Jones' historical and cultural research into the Black diaspora resulted in a trio for three women called Plight Release & the Diasporic Body: Jesus & Egun. She had a clearly stated thesis, which, coupled with her research, initially tethered the work to an academic approach by proving an argument. But it quickly evolved into an elegant investigation of Jesus as an overworked ancestor, or egun.

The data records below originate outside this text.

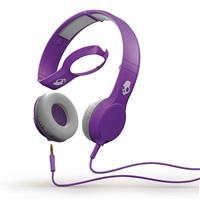 Skullcandy Cassette Headphones - Athletic Purple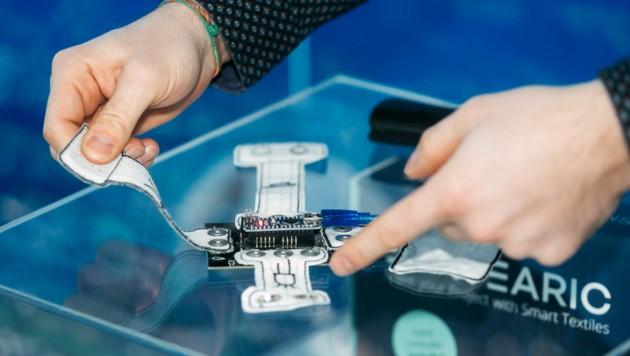 Hightech und smarte Technologien werden auch in der Textilindustrie verarbeitet. (Bild: mathis.studio)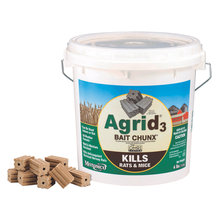 Agrid3 Rat and Mouse Bait Chunx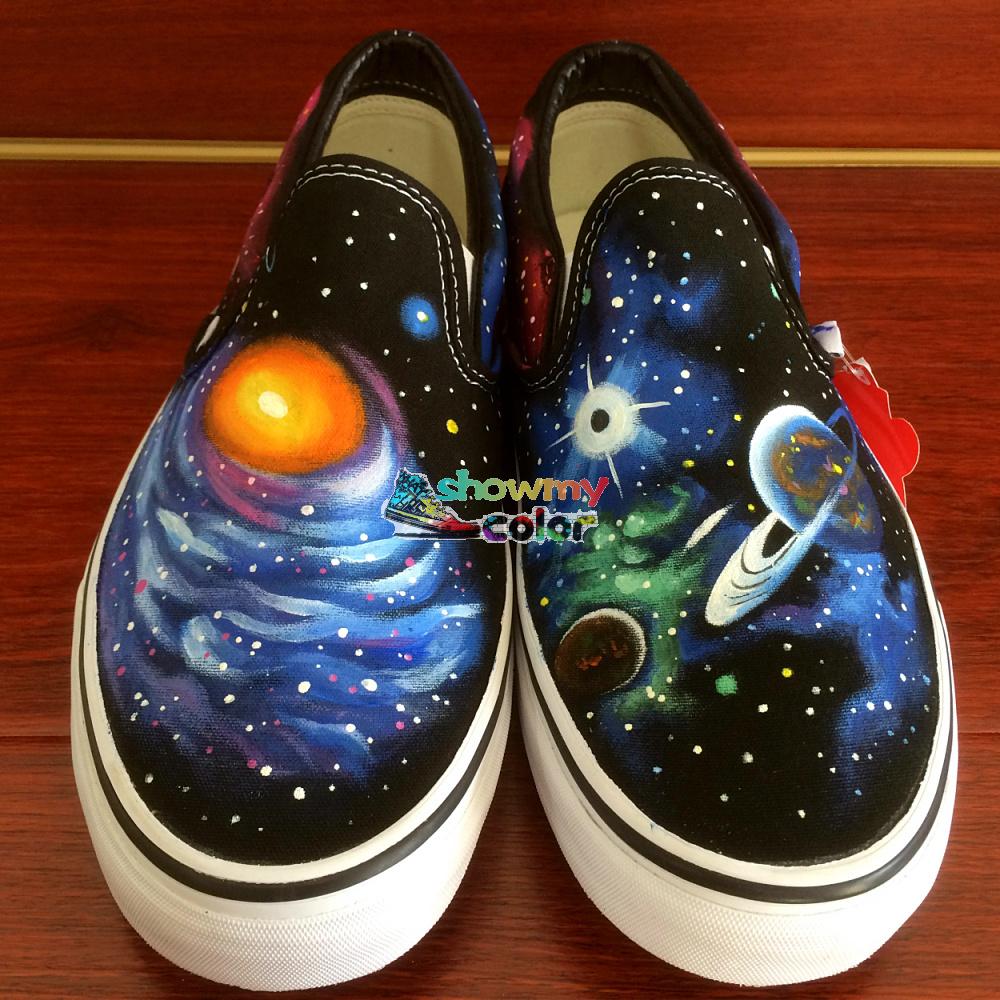 Cheap Site For Vans Shoes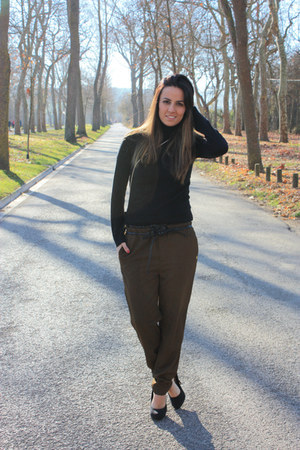 black Zara sweater - army green Cuple pants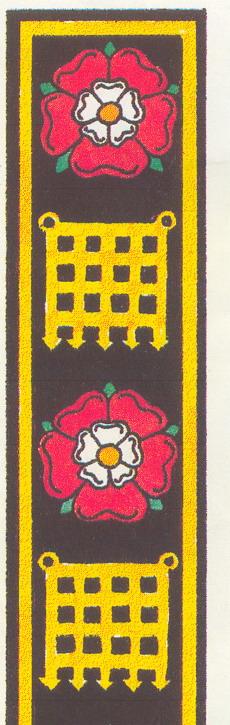 Tudor Heraldry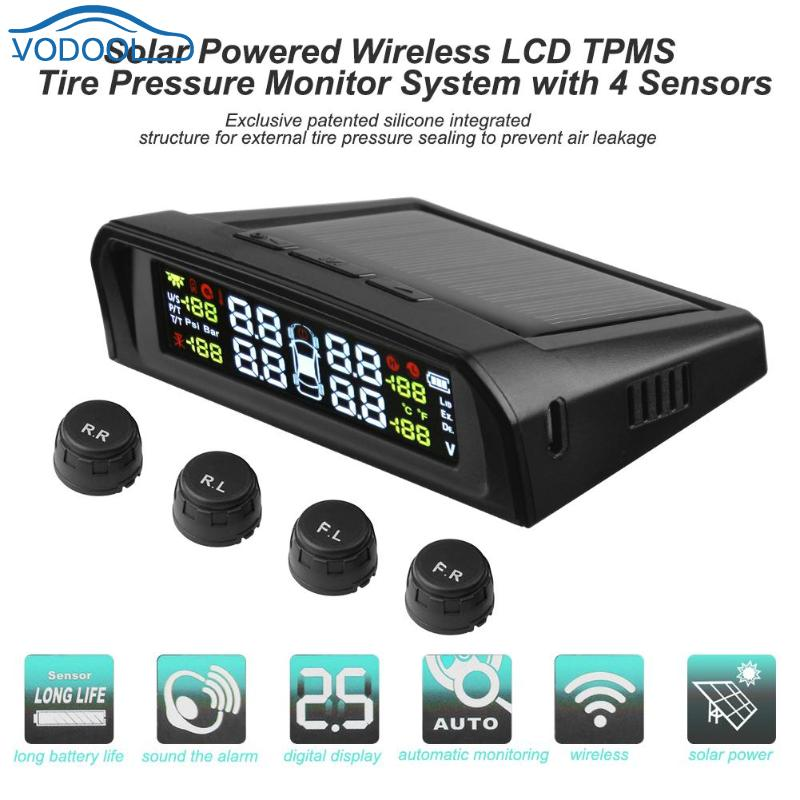 VODOOL LCD Car TPMS Tyre Pressure Monitoring System Solar Charger With 4 External Internal Sensor Auto Security Alarm Systems-in Tire Pressure Alarm from Automobiles & Motorcycles    1
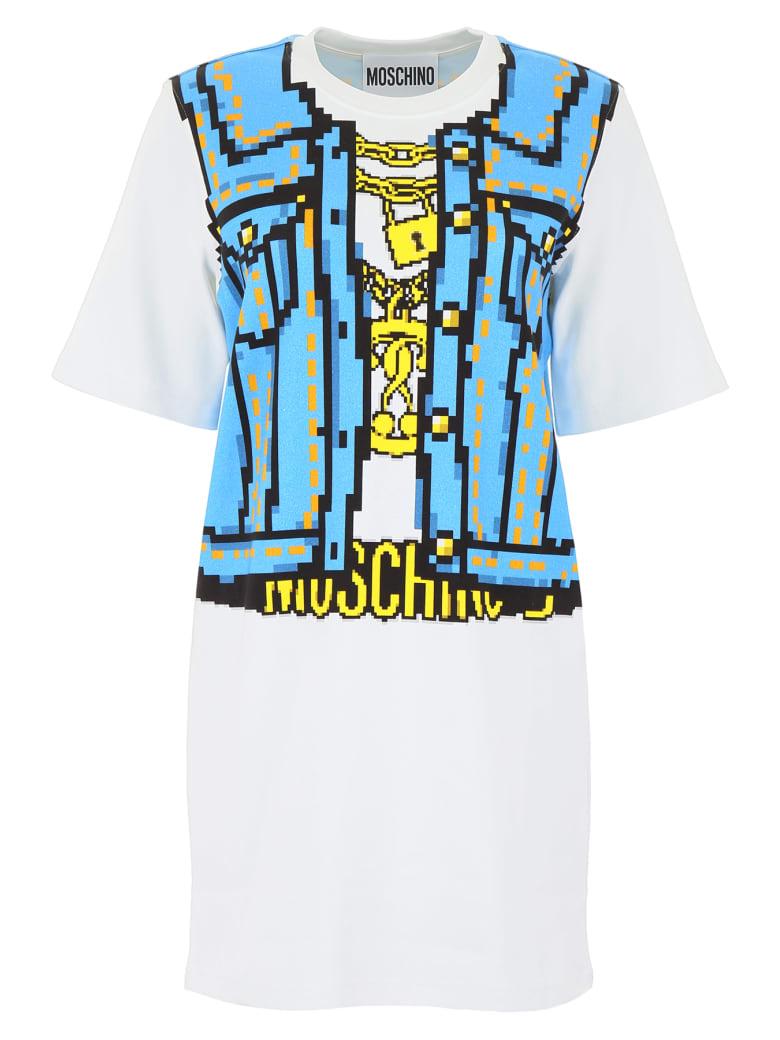 Moschino Denim Print Mini Dress - FANTASIA BIANCO (White)
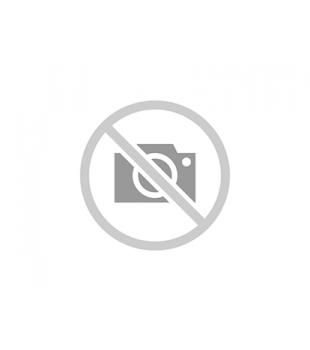Bombomiele incartate - Vaso bomboniera da gr 250 a base quadrata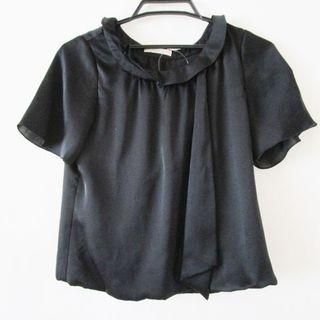 ローズティアラ(Rose Tiara)のローズティアラ 半袖カットソー サイズS -(カットソー(半袖/袖なし))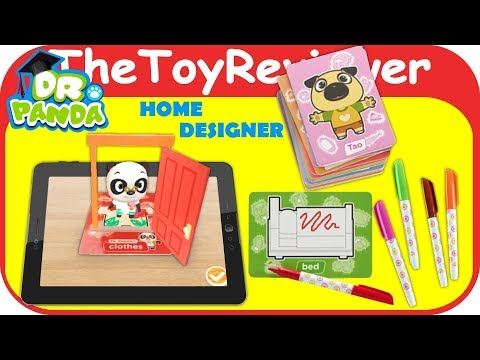 Dr. Panda Plus Home Designer Color App Game 3-D Flashcards Unboxing Toy Review by TheToyReviewer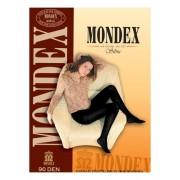 Ciorapi pantalon cu microfibra 90den Mondex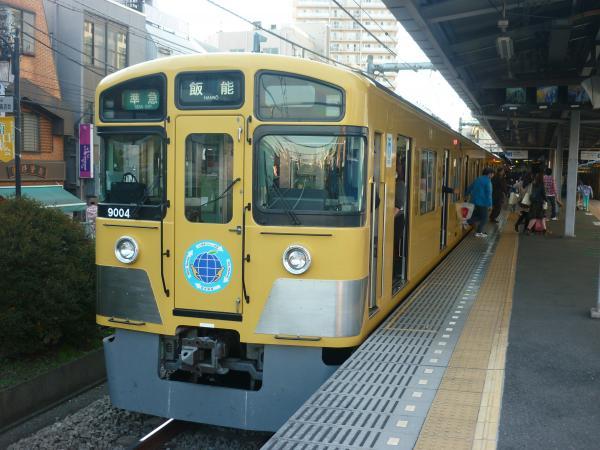 2014-11-15 西武9104F 準急飯能行き 4139レ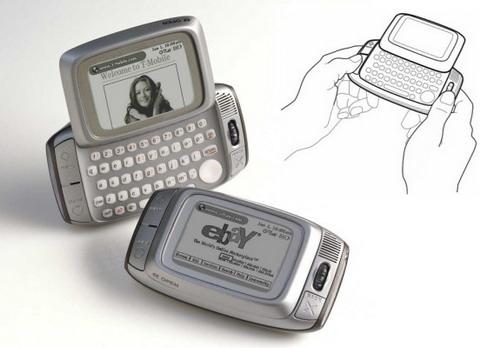 Mobile 2002 T Mobile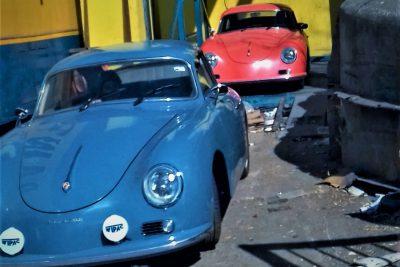 Car Gallery 11 Dec 2020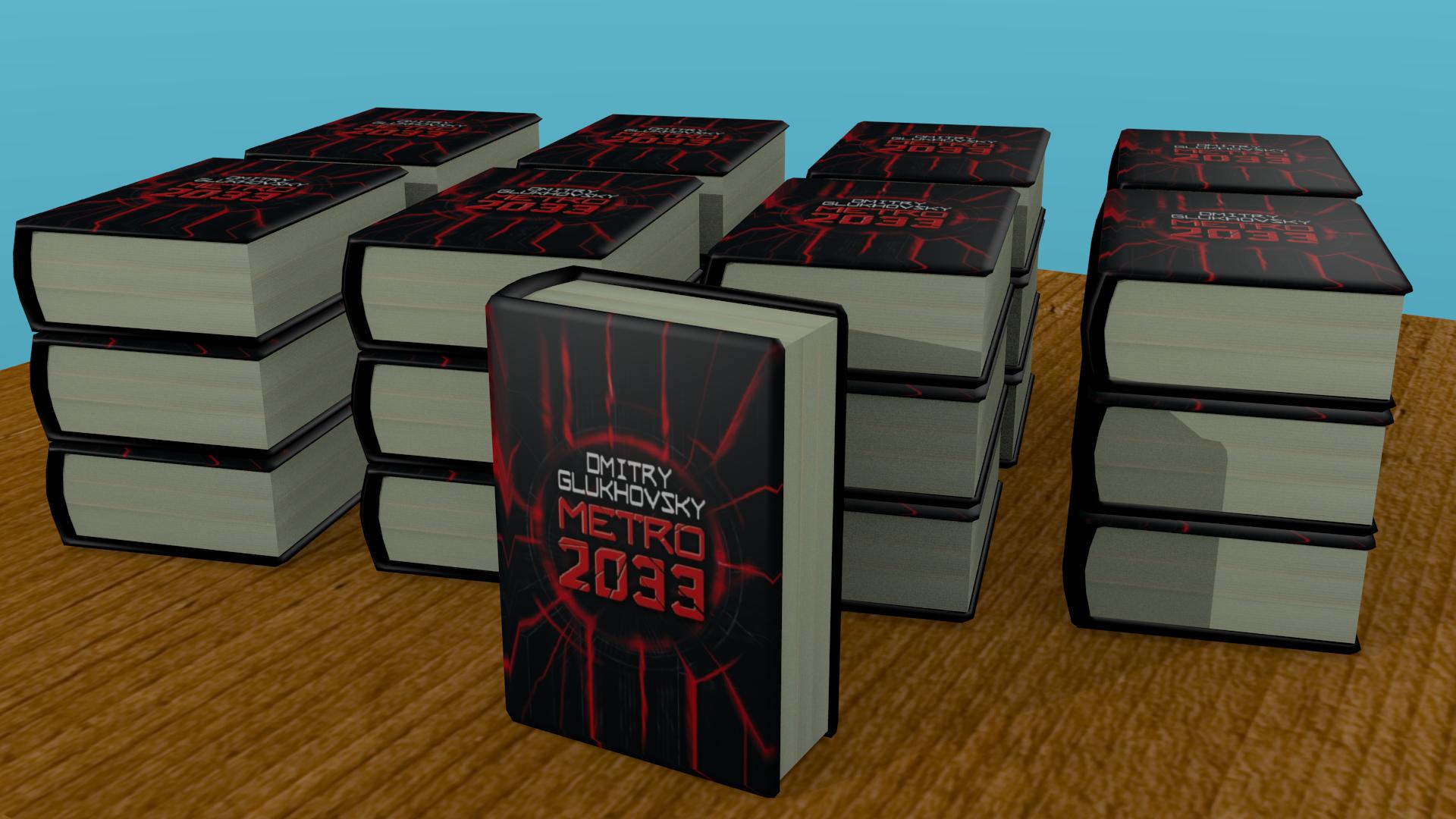 metro 2033 book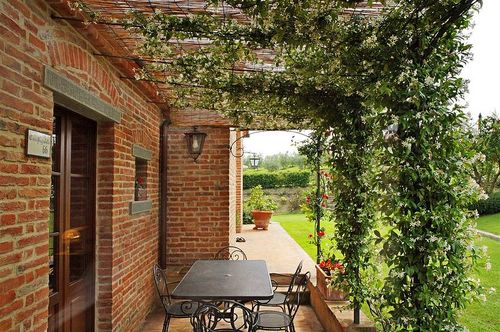 Tuscany Villa Poggio Bello Rental In Farneta Cortona
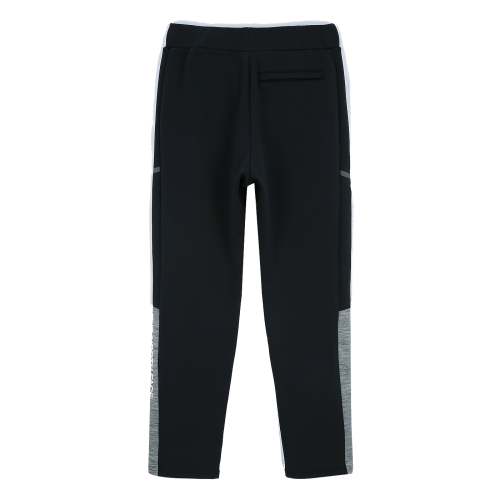 M'S GO FOR TRAINING PANTS
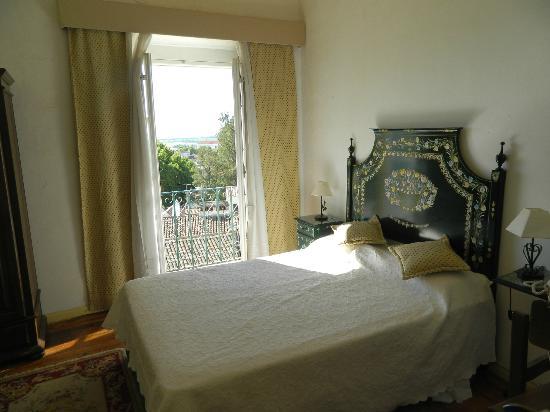 波利卡酒店照片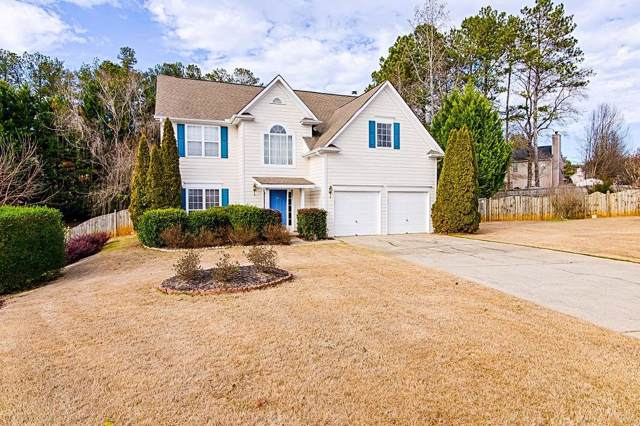 3114 Fieldstone Court NW, Kennesaw, GA 30152 (MLS #6668500) :: Kennesaw Life Real Estate
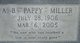 """A B """"Pappy"""" Miller"""
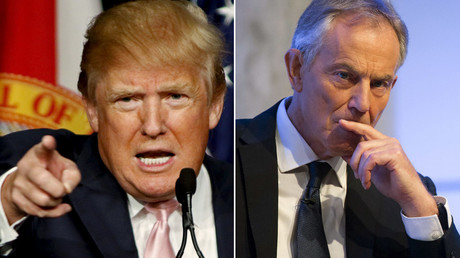 U.S. presidential candidate Donald Trump (L) and Former British Prime Minister Tony Blair © Reuters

Jones examined how Black mythologies have transmuted yet continue to provide a foundation despite rapidly shifting traumas and changing pathways to transcendence. She, along with performers Zakiya L. Cornish and Patricia Peaches Jones, wore stunning costumes of what looked like West African wax-printed fabric. They used a highly stylized vocabulary of gestures and walking patterns, including shuffling or running in place, fanning, performing ablutions, and holding an imperious index finger to the sky. Their pillars of identity were on display, only to be prodded and reconfigured as Jones' voiceover pleaded with the ancestors to “Help us return to the old way to find a new way.”

Darrin Wright holds Leslie Cuyjet's outstretched right arm as she balances on one leg in front of a mirror.
Leslie Cuyjet and Darrin Wright in Alike. Photo: Scott Shaw

Cuyjet's duet with Darrin Wright was quiet and spare. Titled Alike, it poked subtle fun at how unalike the two dancers were — Wright is a relatively small, quick-moving white male, while Cuyjet is a tall, graceful, curvy woman with voluminous hair — yet how their shared performance allowed them to coexist. Cuyjet moved slowly around the periphery of the space, while Wright frantically twitched and shook. Later, Cuyjet ever so slowly collapsed to the floor. Though Wright seemed to be the more autonomous character, their relationship leveled out when they took turns lying on top of one another, freezing, and waiting for the partner underneath to extricate him- or herself. The stage lights dimmed imperceptibly as the house lights came up, and the dancers continued trading places even as the audience stared into blackness. They didn't bow, hinting that their implacable, unresolved tradeoffs would continue forever. 

DoublePlus is an excellent way for Gibney to expand the scope of its programming. The curatorial voice is strong, and a two hour shared bill is an easy investment to make in the search for new work and a more diverse choreographic landscape. But its purpose and efficacy are less clear. Considering that the crowds and myriad people who attended Teicher and Crossman's opening night — introducing themselves to each other as being “with the Joyce” — didn't appear at subsequent premieres, it's safe to assume that DoublePlus exposure can only get artists so far. That said, many of these choreographers are choosing to forgo the “careerist” (as achugar puts it) approach to choreography, which would involve impressing people “with the Joyce.” That's why they were selected in the first place. Gibney needs to ensure that there's always a mix of DoublePlus curators who are tuned in to a scene, any scene, which is regularly overlooked. The vote of confidence from a trusted mentor/curator may be all these artists need to better launch their choreographic visibility.